Sometimes this loss stems from genuine criminal activity, such as theft, embezzlement, or bribery. Sometimes it is a result of flawed activities or a lack of process oversight, leading to wasted resources or depreciation. And sometimes it’s just a matter of mental fixation. However, the common denominator in most cases is companies’ desire to sweep it under the rug (although often it is too late for that), for fear of damaging their reputation.
For example, one company was surprised to discover damages that were a direct result of long-established work processes that included incorrect calculations regarding the cost of goods and various inefficient procedures. It turned out that these work processes, which had been used unquestioningly by managers and employees for years, had resulted in severe losses, while another company site, using similar (but correct) processes, had not only avoided losses but actually saved money. In this case, the “iron law” of following time-honored processes and methods became the company’s Achilles heel, as some people took advantage of it to line their own pockets.
In other cases, it is a matter of real negligence, such as poor inventory management that leads to the need to “balance inventory” for each period – resulting in significant financial shortfalls appearing in quarterly reports, without the ability to identify the root causes. Similarly, imposing heavy workloads on employees with the goal of saving money generally leads to stress, cutting corners, inefficiency, and frustration – and it’s a short path from there to embezzlement and lawbreaking. In the same company, we can examine supplier processes and find that the company has been invoiced for work that has not been performed. As mentioned above, even if the company has complex management systems relating to invoices and signatures, they cannot confirm that the work has actually been carried out, so the company ends up paying suppliers for nothing.

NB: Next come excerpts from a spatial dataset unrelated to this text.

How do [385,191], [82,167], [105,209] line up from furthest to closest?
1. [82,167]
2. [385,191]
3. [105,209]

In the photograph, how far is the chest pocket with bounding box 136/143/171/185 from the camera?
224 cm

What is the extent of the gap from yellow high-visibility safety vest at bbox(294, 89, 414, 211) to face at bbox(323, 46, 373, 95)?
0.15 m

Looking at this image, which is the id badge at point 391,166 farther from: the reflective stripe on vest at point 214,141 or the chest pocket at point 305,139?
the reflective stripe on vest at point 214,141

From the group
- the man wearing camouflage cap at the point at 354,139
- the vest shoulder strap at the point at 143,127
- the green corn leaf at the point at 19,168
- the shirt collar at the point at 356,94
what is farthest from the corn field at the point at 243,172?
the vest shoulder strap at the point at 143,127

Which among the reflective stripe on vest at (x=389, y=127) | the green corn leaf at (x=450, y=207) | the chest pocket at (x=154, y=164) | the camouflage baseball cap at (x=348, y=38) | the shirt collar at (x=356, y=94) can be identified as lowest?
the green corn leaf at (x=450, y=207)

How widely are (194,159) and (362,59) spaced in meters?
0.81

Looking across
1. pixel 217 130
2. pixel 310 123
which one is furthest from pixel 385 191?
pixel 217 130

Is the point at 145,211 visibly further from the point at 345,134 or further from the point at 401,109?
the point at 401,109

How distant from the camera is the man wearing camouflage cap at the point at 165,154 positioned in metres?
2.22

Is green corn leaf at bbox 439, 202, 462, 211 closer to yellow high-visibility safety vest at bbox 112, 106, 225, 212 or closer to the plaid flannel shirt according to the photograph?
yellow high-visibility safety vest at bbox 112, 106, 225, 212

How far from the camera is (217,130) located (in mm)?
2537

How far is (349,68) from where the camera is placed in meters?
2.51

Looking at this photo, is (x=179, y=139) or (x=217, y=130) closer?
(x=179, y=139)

At another company, there was no qualified person on staff who could perform maintenance work, so all maintenance was carried out by non-professionals. This unsurprisingly resulted in repeated equipment shutdowns, work stoppages, and severe losses. Here, another significant element entered the picture: ego. Because the CEO was the one who insisted on cost-cutting and not properly dealing with the issue, it was extremely difficult for him to reverse his decision and hire a qualified maintenance worker, even though the worker’s salary was only a quarter of the costs incurred by the faulty equipment.
The ego is an important factor in the loss reduction field. Understandably, the owner of a company, who has built it up brick by brick with his own two hands, wholeheartedly believes that he knows best… until one day an outsider, looking at the company with fresh eyes, points out the painful reality. Furthermore, executives do not always realize that financial losses are just the beginning. This is the information age, where social media is a fertile ground for business shaming, and flawed processes can also expose a company to lawsuits or regulatory enforcement. Plus, they damage the company’s DNA – the lifeblood of the owner or CEO – and the investment needed to repair this damage can far outweigh the costs of prevention.